Your test documentation tells the story of each experiment. Here’s what you need to write down:
- Why you ran the test and what problem you solved
- How you set everything up and what versions you tested
- What happened – including surprises along the way
- What you learned and what to test next
Here’s something crucial—good documentation does more than fill spreadsheets. Your docs help track experiments, crunch numbers, and show stakeholders exactly what’s working.
Quality checks might not sound exciting, but they make or break your test results. Good QA keeps your tests honest and helps you make decisions with confidence. Your QA checklist should cover:
- Making sure analytics track correctly
- Checking your traffic splits work
- Testing on different devices and browsers
- Verifying conversion tracking
- Checking the user experience
- Reviewing docs against requirements
Test your variations on every device and browser you can find. Check all your links, make sure forms work, and watch for anything that looks off. Quality checks stop you from getting false positives (thinking something worked when it didn’t) or false negatives (missing real improvements). The success of your A/B tests depends on getting these checks right.
Remember—QA works best as a team sport. Get your conversion specialists, designers, developers, and project managers to review everything before going live. Different eyes catch different problems, making your tests stronger.
Your test means nothing without statistical significance. You want 95% confidence—that means only a 5% chance your results happened by luck. But don’t stop there. Watch both your main numbers and backup metrics to catch any false wins. Look at these key metrics:
- How different customer groups convert
- Money impact on your business
- How people use your site
- Other conversion points
- Customer behavior over time
Break down your results by user groups. Different devices, traffic sources, locations—each tells its own story. Sometimes the real gold lies in these segments, not the overall numbers.

Most people hate failed tests. We see them differently. Every “failed” test teaches you something about your users. Think about this—companies usually win one test out of ten. Even agencies only succeed in one out of four tries.
When a test doesn’t work, dig deeper into:
- How people move through your site
- Where they click and scroll
- Which links they follow
- How they handle your forms
- Custom tracking data
Keep detailed notes about what didn’t work. These “failures” often lead to your biggest wins later—but only if you learn from them.

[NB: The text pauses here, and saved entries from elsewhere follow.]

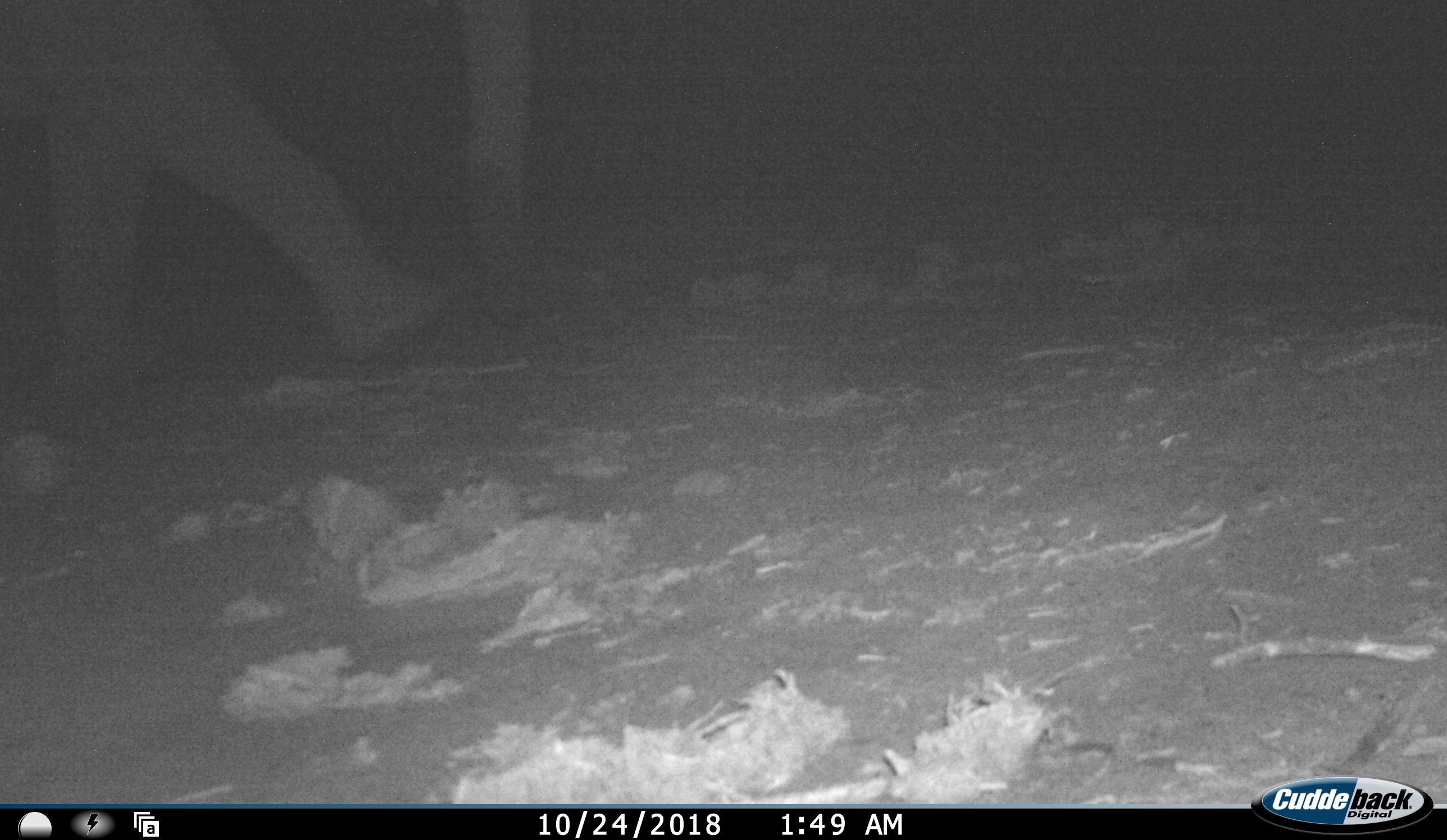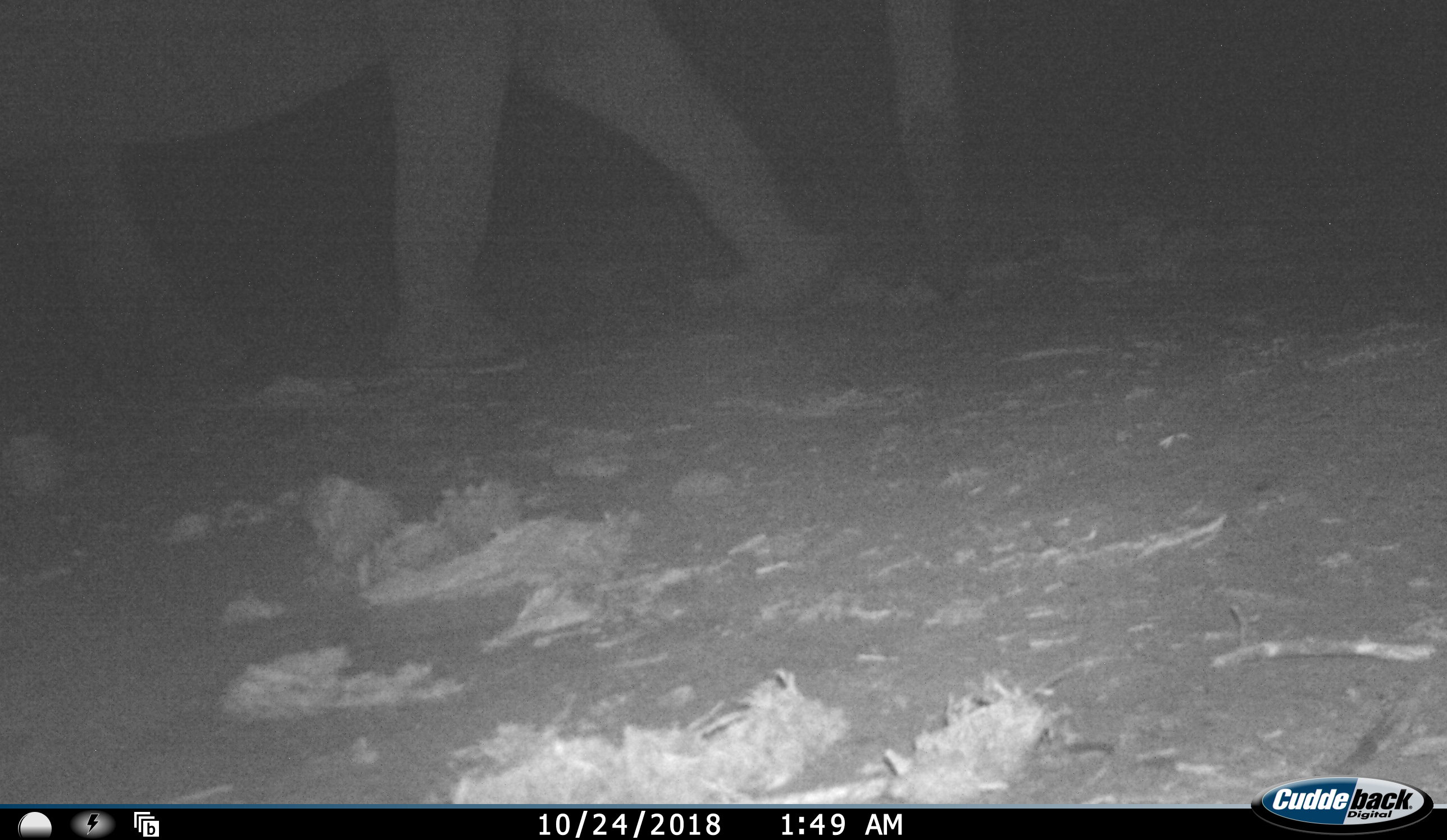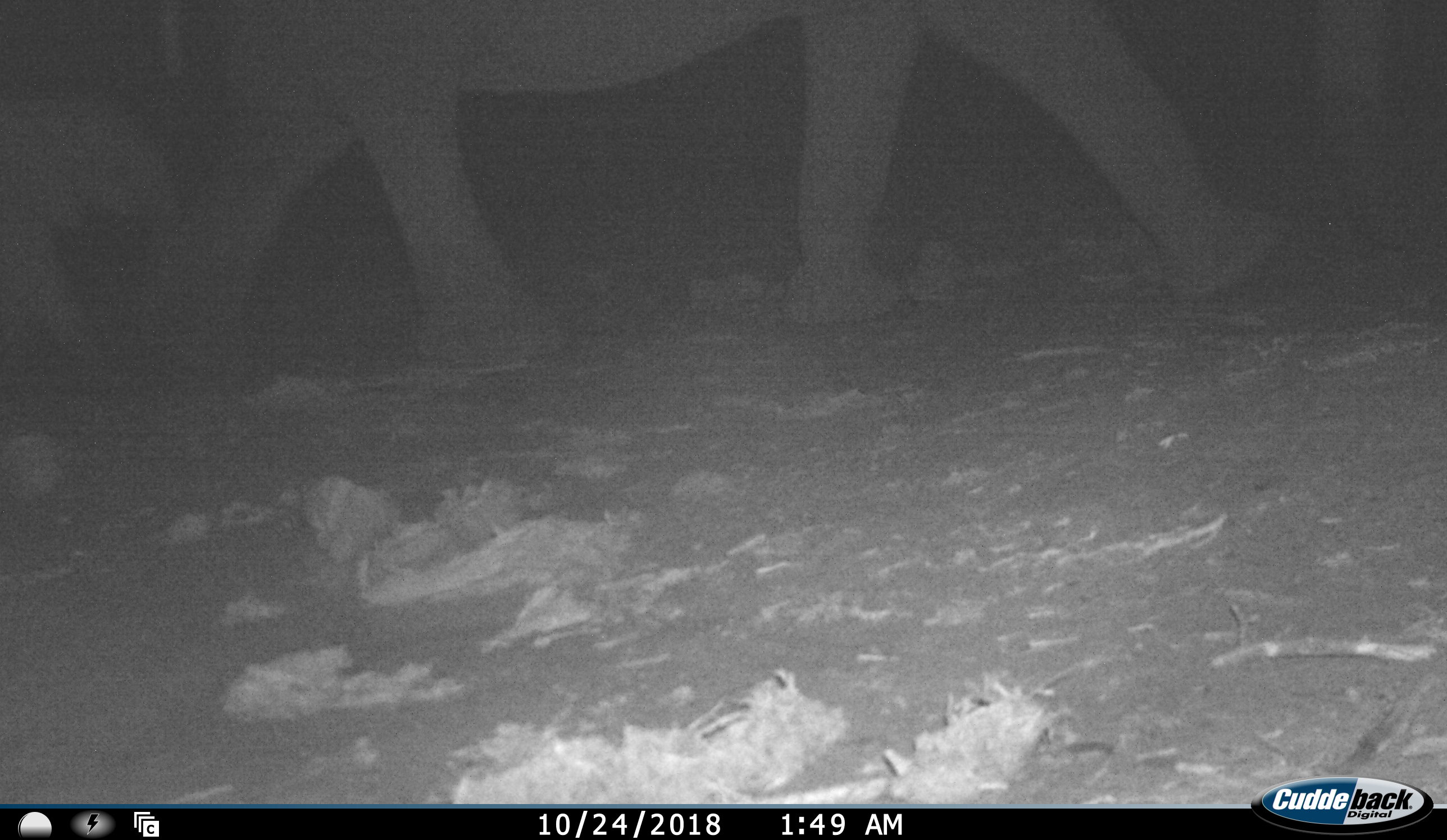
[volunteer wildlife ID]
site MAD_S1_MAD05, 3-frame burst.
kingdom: Animalia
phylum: Chordata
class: Mammalia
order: Proboscidea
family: Elephantidae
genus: Loxodonta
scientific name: Loxodonta africana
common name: african bush elephant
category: elephant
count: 2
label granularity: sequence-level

After your test ends, you have three choices: roll out the winner, run more tests, or use what you learned to try something new. When something works, we prefer rolling it out slowly. This gives your team and users time to adjust and catch any issues. Additionally, before making changes, check:
- What technical work you need
- How it affects other systems
- If your team needs training
- Your rollout timeline
- How you’ll watch for problems
Write everything down—your original guess, how different groups responded, any surprises you found. Good notes make your next tests smarter. A/B testing works like a science experiment. Each test, win or lose, helps you understand your users better. Keep testing, keep learning, keep improving. That’s how you build a program that actually works.
A/B testing works like a science for making smart website and marketing decisions. How does the team get the best results? By following clear processes, keeping detailed records, and digging deep into their numbers. Some tests take time to show results—that’s okay. The real magic happens when you learn from both your wins and your “failures.”

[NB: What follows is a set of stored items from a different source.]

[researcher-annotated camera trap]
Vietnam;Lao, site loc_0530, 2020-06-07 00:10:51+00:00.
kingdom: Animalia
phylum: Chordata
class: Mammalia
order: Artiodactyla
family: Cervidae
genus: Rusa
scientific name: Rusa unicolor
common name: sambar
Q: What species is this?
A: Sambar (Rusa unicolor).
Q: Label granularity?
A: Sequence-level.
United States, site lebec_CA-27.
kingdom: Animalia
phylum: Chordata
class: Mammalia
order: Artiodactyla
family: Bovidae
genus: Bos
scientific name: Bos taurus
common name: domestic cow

Numbers don’t lie, but you need to test the right way. Start with clear ideas about what might work, pick one thing to test, and track everything carefully. Quality checks matter too—they keep your tests honest and your results trustworthy. Good notes help your whole team learn and grow.
Think of A/B testing like a journey of discovery. Every test teaches you something new about how people use your site. The most successful teams know this secret—they keep testing, keep learning, and stay disciplined about their process. That’s how you build a website that keeps getting better, with more people clicking, buying, and coming back for more.